Environnement26.01.2023

L'activité humaine, moteur de la destruction de l'Amazonie.


En quelques décennies, l’activité humaine a plus affecté les écosystèmes amazoniens que des millions d’années d’évolution naturelle. C’est la conclusion d’une étude publiée dans la revue Science. Les 19 scientifiques qui y ont contribué, dont Juan D. Carrillo de l’Université de Fribourg, tirent la sonnette d’alarme.

Souvent décrite comme le poumon vert de la planète, la forêt amazonienne exerce une influence fondamentale sur le climat. A elle seule, elle contribue à hauteur de 16% à la photosynthèse terrestre, régulant ainsi les cycles du carbone et de l’eau. Cet immense écosystème abrite également près du dixième des espèces végétales et animales de la planète. Menacée par l’activité humaine, la forêt amazonienne a déjà perdu près du cinquième de la surface qu’elle occupait au début de la colonisation européenne. Une étude menée par des chercheuses et des chercheurs de sept pays et qui vient d’être publiée dans la revue Science dresse un constat inquiétant: les changements causés par l’homme sur les écosystèmes de l’Amazonie sont plusieurs centaines voire plusieurs milliers de fois plus rapides que ceux provoqués par les processus climatiques et géologiques des derniers millions d’années!

Une étude exhaustive
Les scientifiques ont comparé la rapidité des changements environnementaux d’origine anthropique à ceux dus à des facteurs naturels en Amazonie, en Amérique du Sud, mais aussi à l’échelle de la planète.

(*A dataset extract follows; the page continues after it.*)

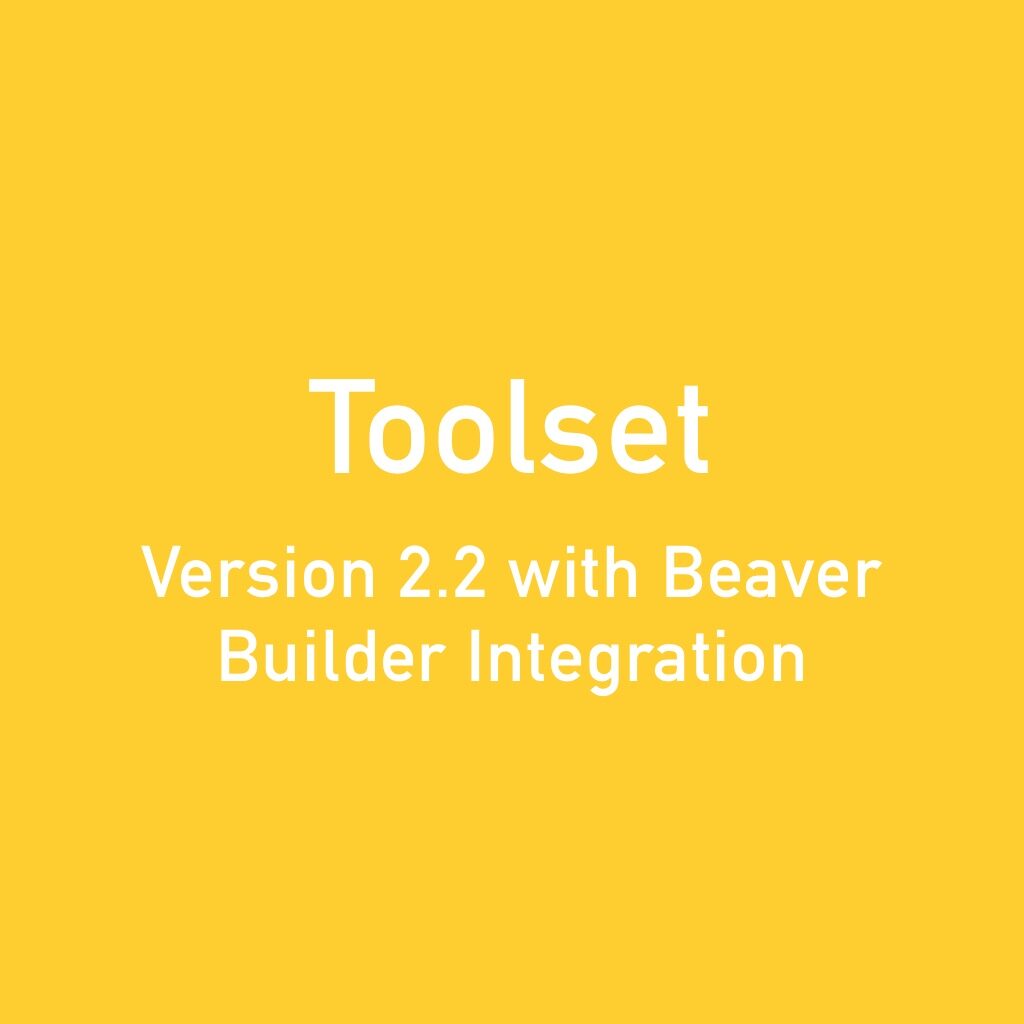 Toolset

Version 2.2 with Beaver Builder Integration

Ils se sont basés sur des données compilées dans le rapport du Science Panel for the Amazon (SPA). Celles-ci documentent les transformations de l’écosystème amazonien à travers les âges, tant au niveau de sa biodiversité que de sa diversité culturelle. La déforestation, les incendies de forêt, l’érosion des sols, l’endiguement des rivières et la désertification due au changement climatique mondial constituent les principaux facteurs de destruction et de dégradation de l’écosystème amazonien. Paléobiologiste à l’Université de Fribourg, Juan Carrillo a contribué à ce rapport en étudiant les fossiles de la région. Il a pu remarquer l’extrême rapidité des transformations causées par l’activité humaine. «Cela signifie, conclut-il, que les écosystèmes, ainsi que les espèces végétales, animales et les sociétés humaines qui y vivent, ne peuvent s’y adapter. »

Conséquences planétaires
Le rythme très accéléré du défrichement de l’Amazonie transforme cette forêt dense en un paysage sans couvert forestier. «10'000 m2 de forêt amazonienne abritent plus d’espèces végétales que l’ensemble du continent européen, explique Juan Carrillo, si la forêt disparaît, nous allons perdre d’innombrables espèces avant même de les avoir étudiées.» Sans compter qu’un tel changement a des conséquences immenses sur le climat de la planète: de puits de carbone, l’Amazonie risque de devenir une source de CO2. Ces bouleversements affecteront non seulement les populations du bassin amazonien, mais aussi celles des autres continents.

Les scientifiques tirent la sonnette d’alarme
Inquiets mais pas désespérés, les scientifiques espèrent que les instances politiques prendront les mesures qui s’imposent pour préserver le poumon vert de la planète. «Il y a encore des parcelles de forêts en Amazonie que nous pouvons et devons préserver, insiste Juan Carrillo. Il est aussi possible de restaurer les zones dégradées et de s’inspirer des communautés autochtones qui y vivent de manière durable depuis des milliers d’années.»